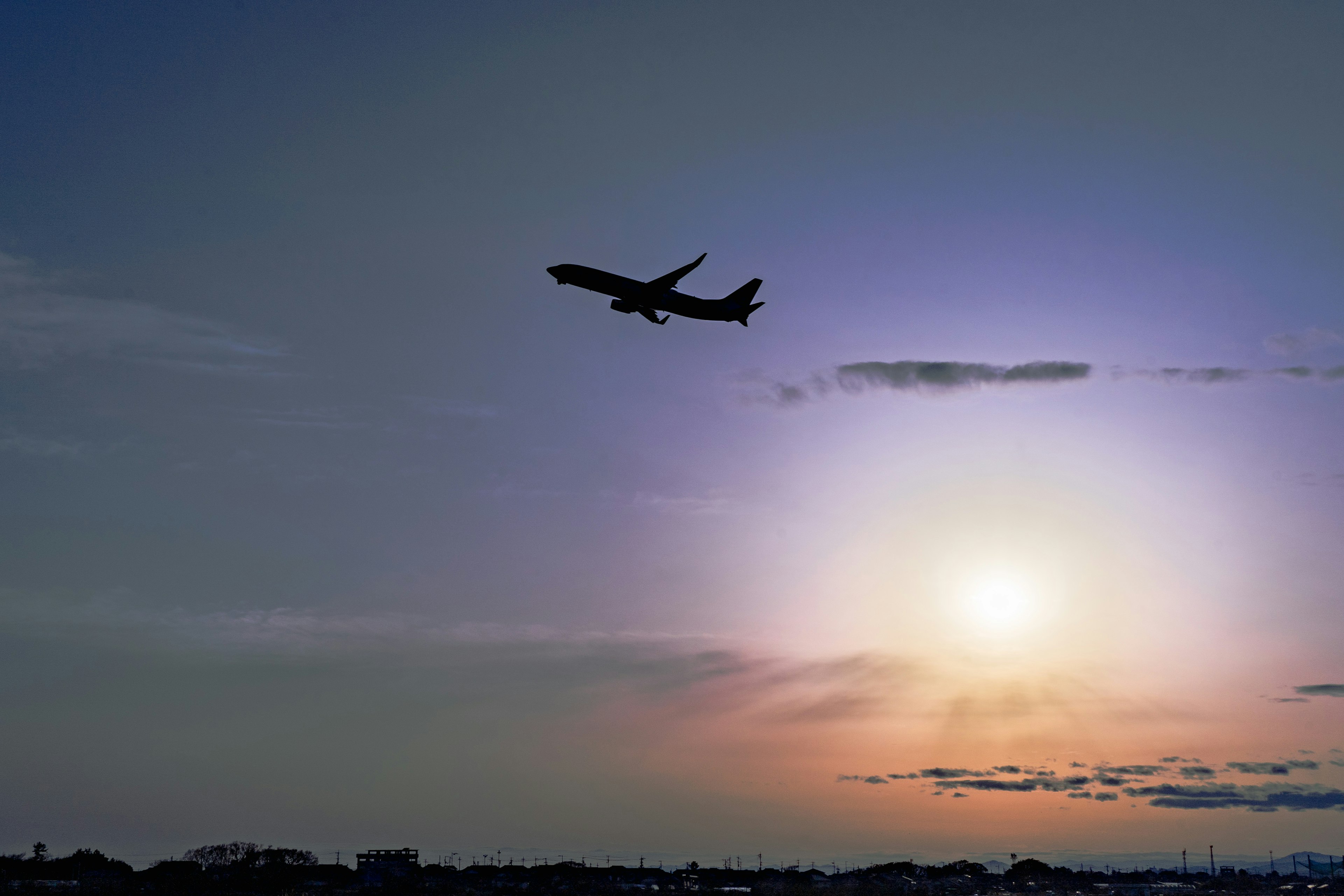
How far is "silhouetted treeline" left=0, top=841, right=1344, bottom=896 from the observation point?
103062mm

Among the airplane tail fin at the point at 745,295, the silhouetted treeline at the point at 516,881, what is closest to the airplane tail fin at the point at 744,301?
the airplane tail fin at the point at 745,295

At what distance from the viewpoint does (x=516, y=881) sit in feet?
437

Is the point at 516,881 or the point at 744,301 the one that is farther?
the point at 516,881

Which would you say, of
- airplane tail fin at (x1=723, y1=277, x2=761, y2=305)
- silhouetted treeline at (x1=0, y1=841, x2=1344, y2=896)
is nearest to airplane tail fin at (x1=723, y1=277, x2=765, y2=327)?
airplane tail fin at (x1=723, y1=277, x2=761, y2=305)

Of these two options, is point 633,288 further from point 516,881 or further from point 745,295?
point 516,881

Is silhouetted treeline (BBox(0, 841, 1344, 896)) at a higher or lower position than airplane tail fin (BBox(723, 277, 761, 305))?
lower

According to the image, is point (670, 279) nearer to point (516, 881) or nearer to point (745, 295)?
point (745, 295)

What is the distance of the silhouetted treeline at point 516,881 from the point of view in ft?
338

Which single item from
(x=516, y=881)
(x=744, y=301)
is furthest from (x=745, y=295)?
(x=516, y=881)

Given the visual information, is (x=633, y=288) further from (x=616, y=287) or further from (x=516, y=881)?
(x=516, y=881)

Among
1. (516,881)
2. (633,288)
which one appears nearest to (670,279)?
(633,288)

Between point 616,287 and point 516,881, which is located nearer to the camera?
point 616,287

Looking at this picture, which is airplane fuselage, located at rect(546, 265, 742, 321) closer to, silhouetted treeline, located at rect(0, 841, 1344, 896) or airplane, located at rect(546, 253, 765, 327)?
airplane, located at rect(546, 253, 765, 327)

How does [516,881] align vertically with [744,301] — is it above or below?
below
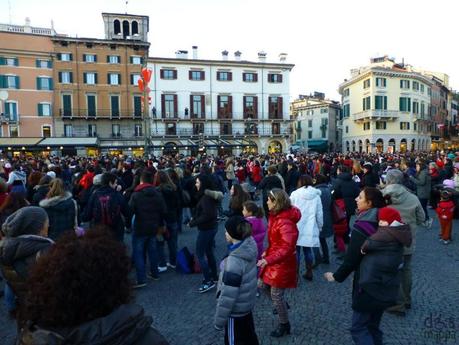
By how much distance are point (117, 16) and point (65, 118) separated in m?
14.3

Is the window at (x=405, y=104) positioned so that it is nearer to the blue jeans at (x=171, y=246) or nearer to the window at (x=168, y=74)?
the window at (x=168, y=74)

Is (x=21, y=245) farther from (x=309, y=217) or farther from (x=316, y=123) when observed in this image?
(x=316, y=123)

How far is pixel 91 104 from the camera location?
40.2m

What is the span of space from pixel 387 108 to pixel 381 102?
128 cm

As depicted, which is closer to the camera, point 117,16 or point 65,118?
point 65,118

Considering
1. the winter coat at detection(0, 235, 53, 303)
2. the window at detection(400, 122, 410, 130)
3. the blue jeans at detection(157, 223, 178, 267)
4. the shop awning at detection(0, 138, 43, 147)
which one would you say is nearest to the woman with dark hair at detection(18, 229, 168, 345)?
the winter coat at detection(0, 235, 53, 303)

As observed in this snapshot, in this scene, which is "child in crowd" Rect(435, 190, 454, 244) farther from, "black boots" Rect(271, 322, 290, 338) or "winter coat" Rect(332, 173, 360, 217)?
"black boots" Rect(271, 322, 290, 338)

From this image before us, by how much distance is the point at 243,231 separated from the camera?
321 centimetres

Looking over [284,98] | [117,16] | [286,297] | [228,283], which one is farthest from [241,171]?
[117,16]

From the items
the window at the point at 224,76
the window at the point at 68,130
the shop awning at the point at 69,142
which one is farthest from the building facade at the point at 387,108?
the window at the point at 68,130

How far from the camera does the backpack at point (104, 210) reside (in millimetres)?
5270

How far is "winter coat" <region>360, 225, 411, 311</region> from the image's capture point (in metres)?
2.86

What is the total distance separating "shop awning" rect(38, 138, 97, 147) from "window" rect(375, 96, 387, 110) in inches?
1421

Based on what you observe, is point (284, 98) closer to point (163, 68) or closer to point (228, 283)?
point (163, 68)
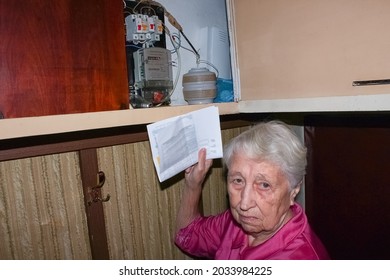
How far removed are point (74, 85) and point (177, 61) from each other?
0.54 metres

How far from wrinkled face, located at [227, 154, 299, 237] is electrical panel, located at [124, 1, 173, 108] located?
Result: 352mm

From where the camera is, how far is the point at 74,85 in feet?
2.26

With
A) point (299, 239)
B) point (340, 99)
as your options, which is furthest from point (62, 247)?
point (340, 99)

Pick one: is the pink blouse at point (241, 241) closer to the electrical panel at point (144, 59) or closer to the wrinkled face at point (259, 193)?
the wrinkled face at point (259, 193)

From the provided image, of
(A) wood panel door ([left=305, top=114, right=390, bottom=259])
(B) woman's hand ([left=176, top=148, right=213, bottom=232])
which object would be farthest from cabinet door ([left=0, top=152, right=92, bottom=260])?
(A) wood panel door ([left=305, top=114, right=390, bottom=259])

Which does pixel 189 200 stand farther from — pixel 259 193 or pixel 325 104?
pixel 325 104

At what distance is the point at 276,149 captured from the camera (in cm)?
93

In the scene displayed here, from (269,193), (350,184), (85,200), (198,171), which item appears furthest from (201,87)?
(350,184)

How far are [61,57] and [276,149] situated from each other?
0.66 m

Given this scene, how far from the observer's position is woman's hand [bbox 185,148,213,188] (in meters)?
1.05

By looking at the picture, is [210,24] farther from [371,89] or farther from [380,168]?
[380,168]
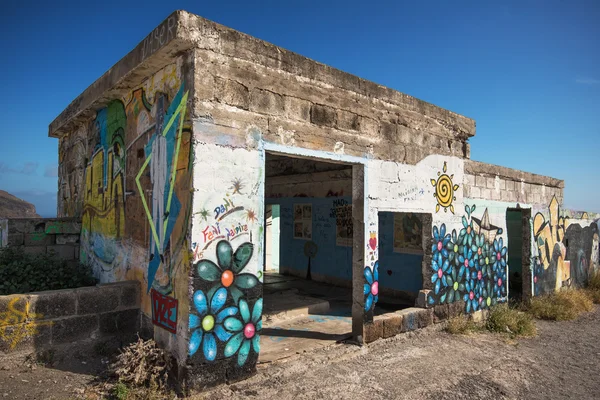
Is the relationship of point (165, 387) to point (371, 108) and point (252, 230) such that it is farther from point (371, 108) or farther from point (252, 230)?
point (371, 108)

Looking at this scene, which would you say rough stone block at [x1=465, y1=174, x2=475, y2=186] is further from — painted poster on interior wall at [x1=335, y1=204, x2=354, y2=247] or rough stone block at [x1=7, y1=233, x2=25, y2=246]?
rough stone block at [x1=7, y1=233, x2=25, y2=246]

::::::

Task details >> Reproduce the listing exactly. Leave its pictures out.

Solved problem >>
How far is "silhouetted treeline" left=0, top=841, right=1344, bottom=896 from the observation point?
103062mm

Among the airplane tail fin at the point at 745,295, the silhouetted treeline at the point at 516,881, what is closest to the airplane tail fin at the point at 744,301?
the airplane tail fin at the point at 745,295

At what distance from the viewpoint does (x=516, y=881) sit in feet?
437

Is the point at 516,881 or the point at 744,301 the one that is farther?
the point at 516,881

Which would you say, of
- airplane tail fin at (x1=723, y1=277, x2=761, y2=305)
- silhouetted treeline at (x1=0, y1=841, x2=1344, y2=896)
is nearest to airplane tail fin at (x1=723, y1=277, x2=765, y2=327)?
airplane tail fin at (x1=723, y1=277, x2=761, y2=305)

Of these two options, is point 633,288 further from point 516,881 or further from point 745,295?
point 516,881

Is silhouetted treeline (BBox(0, 841, 1344, 896)) at a higher or lower position than airplane tail fin (BBox(723, 277, 761, 305))?
lower

According to the image, is point (670, 279) nearer to point (516, 881) or nearer to point (745, 295)?
point (745, 295)

What is the distance of the silhouetted treeline at point 516,881 from the point of view in ft?
338

Which single item from
(x=516, y=881)
(x=744, y=301)
is furthest from (x=745, y=295)?
(x=516, y=881)

Given the visual information, is (x=633, y=288) further from (x=616, y=287) or further from (x=516, y=881)?
(x=516, y=881)

Among
1. (516,881)
2. (633,288)
which one appears nearest to (670,279)?
(633,288)

Between point 616,287 and point 516,881, which is located nearer to the camera?
point 616,287

Looking at this picture, which is airplane fuselage, located at rect(546, 265, 742, 321) closer to, silhouetted treeline, located at rect(0, 841, 1344, 896) or airplane, located at rect(546, 253, 765, 327)?
airplane, located at rect(546, 253, 765, 327)

How does [516,881] align vertically with [744,301] — is it above or below?
below
By how much distance are point (117, 16) and point (65, 118) separated in m?
14.3

Is the window at (x=405, y=104) positioned so that it is nearer to the blue jeans at (x=171, y=246) or nearer to the window at (x=168, y=74)?
the window at (x=168, y=74)

Is (x=21, y=245) farther from (x=309, y=217) or farther from (x=316, y=123) when observed in this image?
(x=316, y=123)

How far is pixel 91 104 from the camera location?
40.2m

What is the span of space from pixel 387 108 to pixel 381 102?
128 cm

As depicted, which is closer to the camera, point 117,16 or point 65,118?
point 65,118

Considering
1. the winter coat at detection(0, 235, 53, 303)
2. the window at detection(400, 122, 410, 130)
3. the blue jeans at detection(157, 223, 178, 267)
4. the shop awning at detection(0, 138, 43, 147)
which one would you say is nearest to the woman with dark hair at detection(18, 229, 168, 345)?
the winter coat at detection(0, 235, 53, 303)

As observed in this snapshot, in this scene, which is "child in crowd" Rect(435, 190, 454, 244) farther from, "black boots" Rect(271, 322, 290, 338) or "winter coat" Rect(332, 173, 360, 217)?
"black boots" Rect(271, 322, 290, 338)

From this image before us, by how much distance is the point at 243,231 separated from the camera?
321 centimetres

Looking over [284,98] | [117,16] | [286,297] | [228,283], which one is farthest from [241,171]?
[117,16]

From the items
the window at the point at 224,76
the window at the point at 68,130
the shop awning at the point at 69,142
which one is farthest from the building facade at the point at 387,108?
the window at the point at 68,130

How far from the camera does the backpack at point (104, 210) reside (in millimetres)?
5270

How far is "winter coat" <region>360, 225, 411, 311</region> from the image's capture point (in metres)?
2.86

What is the total distance separating "shop awning" rect(38, 138, 97, 147) from "window" rect(375, 96, 387, 110) in inches?
1421

Based on what you observe, is point (284, 98) closer to point (163, 68) or closer to point (228, 283)?
point (163, 68)
How far removed are point (74, 85) and point (177, 61) from each other?
0.54 metres

How far from wrinkled face, located at [227, 154, 299, 237] is electrical panel, located at [124, 1, 173, 108] located?
Result: 352mm

From where the camera is, how far is the point at 74,85 in feet?
2.26

With
A) point (299, 239)
B) point (340, 99)
as your options, which is furthest from point (62, 247)?
point (340, 99)

Pick one: is the pink blouse at point (241, 241) closer to the electrical panel at point (144, 59) or closer to the wrinkled face at point (259, 193)?
the wrinkled face at point (259, 193)

From the provided image, of
(A) wood panel door ([left=305, top=114, right=390, bottom=259])
(B) woman's hand ([left=176, top=148, right=213, bottom=232])
which object would be farthest from cabinet door ([left=0, top=152, right=92, bottom=260])?
(A) wood panel door ([left=305, top=114, right=390, bottom=259])

Which does pixel 189 200 stand farther from — pixel 259 193 or pixel 325 104?
pixel 325 104

At what distance is the point at 276,149 captured from the camera (in cm)?
93

In the scene displayed here, from (269,193), (350,184), (85,200), (198,171), which item appears furthest from (201,87)?
(350,184)

How far are [61,57] and [276,149] situated from each other?
0.66 m

Given this scene, how far from the observer's position is woman's hand [bbox 185,148,213,188] (in meters)?
1.05

By looking at the picture, is [210,24] farther from [371,89] or farther from [380,168]?
[380,168]
Is the relationship of point (165, 387) to point (371, 108) and point (252, 230) such that it is farther from point (371, 108) or farther from point (252, 230)?
point (371, 108)

Looking at this scene, which would you say rough stone block at [x1=465, y1=174, x2=475, y2=186] is further from — painted poster on interior wall at [x1=335, y1=204, x2=354, y2=247] or rough stone block at [x1=7, y1=233, x2=25, y2=246]?
rough stone block at [x1=7, y1=233, x2=25, y2=246]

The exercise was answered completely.